Do they even want to be saved
[A factory outside Detroit, 2030]

Every day, when the factory shift changed, someone came out and tossed a few robots in the bucket. The robots would explore the bucket for a while, then assess that they couldn’t get out, and stop moving. Shortly after that, someone came over and stuck a hose in the top of the bucket, then turned the water on. The robots would watch the water come into the bucket and move to try and get away from it, then it’d fill the bottom of the bucket and start to rise. After this, it took anywhere between a few seconds to a couple of minutes for the robots to die – their circuitry fried by the water that, inevitably, made its way in. 

It was an experiment, the people working in the factory were told. Someone upstairs wanted to do this, and you’d get overtime if you sat and watched the robots die in the bucket. Most people did the shift a couple of times, but found it made them uncomfortable, and stopped. 

Isaac, however, didn’t seem to mind. He’d done the bucket shift about a hundred times so far. He found it relaxing to sit after a day at work and watch the robots in the bucket. He didn’t even feel sad when they died, because he didn’t think they knew what dying was. He’d sit and sometimes smoke cigarettes and watch the bucket, then pull the hose over and turn it on and watch the bucket fill up with water and the robots die. Then he’d go home and fuck his wife and go to sleep. He’d have dreams and relatively few nightmares. 

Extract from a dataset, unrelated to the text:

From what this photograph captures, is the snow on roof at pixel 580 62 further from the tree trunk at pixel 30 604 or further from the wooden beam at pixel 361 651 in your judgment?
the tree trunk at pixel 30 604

One day, Isaac was sitting by the bucket, about to get the hose, when something strange happened: a robot appeared at the edge of the bucket’s rim. The robots were about the size of a baseball, so this didn’t make sense. Isaac got up and went and looked into the bucket and saw that the robots had clustered together to form a pyramid, and the robot on the top had climbed up the pyramid, as if it wanted to get out. Isaac picked up the robot and looked at it and it looked at him. Then he tossed it back into the bucket and got the hose and filled the bucket with water and watched them all die. 

Things that inspired this story: The horrendous moral-warping logic of capitalism; how death can seem like just another job; how AI systems might be conscious and people might not care.